5. Optional Bonus Evidence

  • Third selected block implemented with strong quality — ML Numeric Data implemented as full block (USDA-derived dataset, feature engineering, 2-model comparison, evaluation) and integrated into the pipeline. See Section 2A.
  • More than two data sources used with clear added value — Six distinct sources used: Food-101 dataset (CV training), pre-trained ViT (CV transfer learning), USDA nutrition values (ML labels), augmented synthetic dataset (ML training), WHO + DGE + Harvard PDFs (3 separate RAG sources). Each has a justified role.
  • A core section is done exceptionally well — Section 2B (NLP/RAG) includes a quantitative prompt-strategy comparison with 8 test questions, three measured metrics, and a non-obvious finding (the simpler prompt outperforms the more structured one). The result is reported honestly with the failure-mode explanation.
  • Extended evaluation — Confusion matrices for both CV and ML blocks, feature importance plot for ML, per-question RAG evaluation CSV, per-class CV error analysis CSV. All committed under assets/screenshots/.
  • Ethics, bias, or fairness analysis — Dedicated discussion of health-advice liability, training-data bias (Food-101 over-represents Western cuisine), eating-disorder safety considerations, and data-privacy commitments. See in-line discussion at end of Section 5 below.
  • Creative or exceptional use case — see honest self-assessment: the use case is realistic and well-motivated but not unprecedented (similar apps exist commercially).
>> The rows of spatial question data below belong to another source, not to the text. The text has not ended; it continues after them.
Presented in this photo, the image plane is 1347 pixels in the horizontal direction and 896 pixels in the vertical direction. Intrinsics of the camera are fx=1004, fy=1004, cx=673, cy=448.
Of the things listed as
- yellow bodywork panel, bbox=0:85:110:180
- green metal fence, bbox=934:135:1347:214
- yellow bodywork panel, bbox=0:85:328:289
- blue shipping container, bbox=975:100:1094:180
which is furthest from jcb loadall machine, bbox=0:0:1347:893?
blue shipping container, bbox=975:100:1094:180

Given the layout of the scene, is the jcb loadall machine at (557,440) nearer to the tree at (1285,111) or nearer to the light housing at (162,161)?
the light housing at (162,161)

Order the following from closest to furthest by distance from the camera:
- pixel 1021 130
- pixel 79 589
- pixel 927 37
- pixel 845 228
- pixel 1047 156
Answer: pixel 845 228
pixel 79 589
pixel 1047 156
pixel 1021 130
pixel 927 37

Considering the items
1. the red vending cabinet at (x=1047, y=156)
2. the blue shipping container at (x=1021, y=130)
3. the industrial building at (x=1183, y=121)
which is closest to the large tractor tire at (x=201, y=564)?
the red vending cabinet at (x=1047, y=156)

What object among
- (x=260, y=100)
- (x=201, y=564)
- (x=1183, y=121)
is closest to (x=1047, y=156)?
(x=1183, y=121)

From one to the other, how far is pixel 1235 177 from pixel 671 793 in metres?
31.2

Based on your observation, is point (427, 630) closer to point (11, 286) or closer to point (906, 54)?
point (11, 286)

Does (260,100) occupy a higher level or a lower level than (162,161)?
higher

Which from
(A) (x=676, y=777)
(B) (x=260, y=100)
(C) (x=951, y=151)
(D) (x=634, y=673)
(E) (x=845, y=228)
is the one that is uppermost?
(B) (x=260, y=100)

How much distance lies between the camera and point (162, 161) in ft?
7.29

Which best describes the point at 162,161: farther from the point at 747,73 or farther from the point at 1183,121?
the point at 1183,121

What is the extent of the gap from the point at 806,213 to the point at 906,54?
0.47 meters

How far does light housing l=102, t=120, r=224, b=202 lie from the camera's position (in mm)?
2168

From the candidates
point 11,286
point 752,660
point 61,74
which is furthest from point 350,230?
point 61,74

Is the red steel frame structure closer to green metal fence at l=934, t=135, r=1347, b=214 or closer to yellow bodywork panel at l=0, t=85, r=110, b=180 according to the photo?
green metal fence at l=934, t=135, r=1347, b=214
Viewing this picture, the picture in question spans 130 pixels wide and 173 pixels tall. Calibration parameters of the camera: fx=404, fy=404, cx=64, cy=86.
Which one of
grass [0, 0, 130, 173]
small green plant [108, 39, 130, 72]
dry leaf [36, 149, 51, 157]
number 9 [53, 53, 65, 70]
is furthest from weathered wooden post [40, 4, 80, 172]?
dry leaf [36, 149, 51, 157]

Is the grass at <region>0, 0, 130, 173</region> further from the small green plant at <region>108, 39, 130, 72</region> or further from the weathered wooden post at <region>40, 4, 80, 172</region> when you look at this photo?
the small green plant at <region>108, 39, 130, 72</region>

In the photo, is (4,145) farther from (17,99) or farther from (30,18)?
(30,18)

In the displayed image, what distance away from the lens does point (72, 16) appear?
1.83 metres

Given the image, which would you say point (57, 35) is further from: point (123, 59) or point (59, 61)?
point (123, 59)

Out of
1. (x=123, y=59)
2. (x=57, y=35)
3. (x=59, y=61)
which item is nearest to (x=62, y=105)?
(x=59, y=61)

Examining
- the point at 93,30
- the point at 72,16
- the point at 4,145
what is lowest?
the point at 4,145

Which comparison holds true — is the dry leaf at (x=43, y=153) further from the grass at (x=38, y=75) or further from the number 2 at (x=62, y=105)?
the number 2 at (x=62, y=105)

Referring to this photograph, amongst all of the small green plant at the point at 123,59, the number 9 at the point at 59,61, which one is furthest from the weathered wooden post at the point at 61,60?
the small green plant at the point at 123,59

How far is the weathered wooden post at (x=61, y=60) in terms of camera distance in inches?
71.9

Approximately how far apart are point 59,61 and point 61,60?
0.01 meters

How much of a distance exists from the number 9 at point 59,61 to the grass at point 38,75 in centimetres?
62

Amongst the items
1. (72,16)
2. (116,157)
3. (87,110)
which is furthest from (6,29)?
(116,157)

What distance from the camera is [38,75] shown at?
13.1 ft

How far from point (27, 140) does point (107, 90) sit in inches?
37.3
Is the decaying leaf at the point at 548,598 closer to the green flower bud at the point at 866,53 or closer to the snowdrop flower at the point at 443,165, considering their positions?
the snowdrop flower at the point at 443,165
Ethics, bias and fairness — additional discussion

This is a project for academic use and is documented as such. A production deployment would require the following safeguards, which are out of scope for the prototype but are worth naming:

  • Health-advice liability. SmartPlate generates dietary suggestions. It is not a substitute for advice from a registered dietitian or doctor. A production version would need clear disclaimers and probably geographic gating (FDA, EU and Swissmedic each regulate health-claim advice differently).
  • Training-data bias. Food-101 over-represents Western cuisine (burgers, pizza, French pastries). The system will be less accurate on dishes from cuisines under-represented in Food-101. Per-class confidence scores expose this when accuracy drops, but only to users who know what to look for.
  • Eating-disorder safety. A nutrition app can be triggering for users with eating disorders. The production prompt was deliberately designed to avoid moralising language ("bad food", "forbidden", "you should not eat this") and to acknowledge the emotional side of food. A production version would need explicit content guardrails for known triggering phrases and a clear path to support resources.
  • Privacy. Photos are processed in-memory and not stored. Conversation history is not retained between sessions. The OpenAI API does log requests per their terms of service — this is documented in documentation.md but would need more prominence in a real deployment.
  • Reproducibility. Every artefact is either committed to git or referenced from Hugging Face Hub. The four notebooks reproduce all results from raw data with fixed seeds. No undocumented hyperparameters.